Le capitaine Traoré prône l’abandon du modèle démocratique au Burkina Faso
Crédit : TASS via Reuters
Lors d’une interview diffusée hier soir sur la télévision nationale, le chef de l’État burkinabé, Ibrahim Traoré, a tenu des propos choc sur le système démocratique. Selon lui, ce modèle n’est « pas fait pour nous » et le peuple doit « l’oublier » sans délai.
« Partout où les puissances occidentales imposent la démocratie, cela se solde par des guerres et des souffrances », a-t-il affirmé. Traoré, qui se présente comme un révolutionnaire luttant contre l’impérialisme, a directement pointé du doigt la Libye comme exemple de ce que le Burkina Faso doit éviter à tout prix.

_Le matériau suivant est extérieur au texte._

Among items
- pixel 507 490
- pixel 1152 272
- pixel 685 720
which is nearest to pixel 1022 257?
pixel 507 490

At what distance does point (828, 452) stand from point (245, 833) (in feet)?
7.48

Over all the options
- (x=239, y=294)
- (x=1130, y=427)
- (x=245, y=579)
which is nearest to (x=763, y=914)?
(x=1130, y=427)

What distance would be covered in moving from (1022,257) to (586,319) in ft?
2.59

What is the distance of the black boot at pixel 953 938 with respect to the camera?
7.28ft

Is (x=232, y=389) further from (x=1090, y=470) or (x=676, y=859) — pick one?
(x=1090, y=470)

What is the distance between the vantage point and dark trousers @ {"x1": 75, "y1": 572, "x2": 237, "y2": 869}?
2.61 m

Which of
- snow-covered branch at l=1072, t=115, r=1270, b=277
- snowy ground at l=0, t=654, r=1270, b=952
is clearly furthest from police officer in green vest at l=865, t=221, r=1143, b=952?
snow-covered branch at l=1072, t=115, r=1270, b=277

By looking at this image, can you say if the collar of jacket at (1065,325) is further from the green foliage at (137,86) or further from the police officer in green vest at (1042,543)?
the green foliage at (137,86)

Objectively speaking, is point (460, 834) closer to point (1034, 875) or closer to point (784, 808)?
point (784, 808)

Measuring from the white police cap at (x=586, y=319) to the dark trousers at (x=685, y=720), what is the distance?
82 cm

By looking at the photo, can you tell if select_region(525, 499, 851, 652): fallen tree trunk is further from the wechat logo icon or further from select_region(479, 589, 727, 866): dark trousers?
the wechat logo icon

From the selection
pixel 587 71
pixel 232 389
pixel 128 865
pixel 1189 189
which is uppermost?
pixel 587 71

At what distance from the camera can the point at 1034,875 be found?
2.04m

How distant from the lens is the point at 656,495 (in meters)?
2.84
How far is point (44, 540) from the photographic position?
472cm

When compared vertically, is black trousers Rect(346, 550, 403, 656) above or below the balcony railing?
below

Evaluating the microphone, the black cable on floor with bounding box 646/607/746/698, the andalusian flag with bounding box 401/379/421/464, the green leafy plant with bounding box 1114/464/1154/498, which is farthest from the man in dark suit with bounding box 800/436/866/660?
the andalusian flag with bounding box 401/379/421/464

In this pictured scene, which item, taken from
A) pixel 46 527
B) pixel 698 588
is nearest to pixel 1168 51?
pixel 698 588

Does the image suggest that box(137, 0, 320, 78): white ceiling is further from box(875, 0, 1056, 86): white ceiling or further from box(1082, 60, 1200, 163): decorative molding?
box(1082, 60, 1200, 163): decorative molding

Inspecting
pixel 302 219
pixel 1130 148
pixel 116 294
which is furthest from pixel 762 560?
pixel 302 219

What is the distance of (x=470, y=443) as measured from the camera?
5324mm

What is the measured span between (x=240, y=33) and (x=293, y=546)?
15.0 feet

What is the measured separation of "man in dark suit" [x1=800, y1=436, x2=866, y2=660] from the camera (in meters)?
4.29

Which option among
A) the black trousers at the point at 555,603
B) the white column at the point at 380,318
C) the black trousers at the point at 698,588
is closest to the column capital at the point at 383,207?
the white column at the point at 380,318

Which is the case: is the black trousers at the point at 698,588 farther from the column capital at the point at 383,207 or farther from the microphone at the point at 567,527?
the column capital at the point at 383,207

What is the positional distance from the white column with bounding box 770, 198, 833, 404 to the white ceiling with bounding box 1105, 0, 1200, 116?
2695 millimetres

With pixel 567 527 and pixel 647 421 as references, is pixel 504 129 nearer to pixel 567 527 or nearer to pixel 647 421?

Une rupture avec les engagements initiaux
En 2023, lors de sa prise de pouvoir par un coup d’État, Traoré avait promis un retour à l’ordre constitutionnel avant juillet 2024. Pourtant, à moins de deux mois de cette échéance, la junte militaire a annoncé une prolongation de son mandat de cinq ans supplémentaires, sans justification claire.
Cette volte-face s’inscrit dans une série de mesures radicales. En janvier 2026, les autorités ont interdit l’ensemble des partis politiques sous prétexte de « reconstruire l’État ». Traoré les a qualifiés de « sources de division » et de « vecteurs de corruption », promettant de bâtir un nouveau système politique basé sur la souveraineté et le patriotisme.
Un projet politique flou mais ambitieux
Sans détailler le modèle qu’il compte mettre en place, le président burkinabé a insisté sur la nécessité de s’affranchir des influences étrangères. Il mise sur une mobilisation révolutionnaire, impliquant davantage les chefs traditionnels et les structures locales. Son discours met en avant des valeurs comme l’autonomie militaire et économique, avec une critique acerbe de la France et de ses alliés.
« Nous ne copions personne. Nous changeons radicalement la manière de gouverner », a-t-il déclaré. Traoré prône des journées de travail intensives – jusqu’à huit heures quotidiennes – pour accélérer le développement du pays, qu’il juge en retard par rapport à ses voisins.
Répression et soutien paradoxal
Malgré la dissolution des formations politiques et la restriction des libertés, Traoré bénéficie d’un soutien populaire en Afrique francophone. Son discours anti-occidental et sa rhétorique panafricaniste séduisent une partie de la population, lassée des anciennes puissances coloniales.
Cependant, cette popularité ne masque pas les tensions internes. Depuis son arrivée au pouvoir, plus de 1 800 civils ont péri, selon un rapport de Human Rights Watch. Les deux tiers de ces victimes seraient imputables à l’armée et aux groupes paramilitaires alliés, le reste étant attribué aux groupes jihadistes actifs dans la région.
Alliance avec le Mali et le Niger : une stratégie commune
Le Burkina Faso, le Mali et le Niger, tous dirigés par des juntes militaires, ont rompu leurs collaborations avec la France et l’Union européenne. Ces pays se tournent désormais vers la Russie pour obtenir un appui militaire dans leur lutte contre le terrorisme islamiste. Pourtant, malgré ce changement d’alliance, les attaques des groupes armés persistent, sans signe d’amélioration.
Traoré, dont le régime est de plus en plus isolé sur la scène internationale, mise sur une coopération régionale renforcée avec ses voisins sahéliens pour consolider sa position et poursuivre sa « révolution » politique.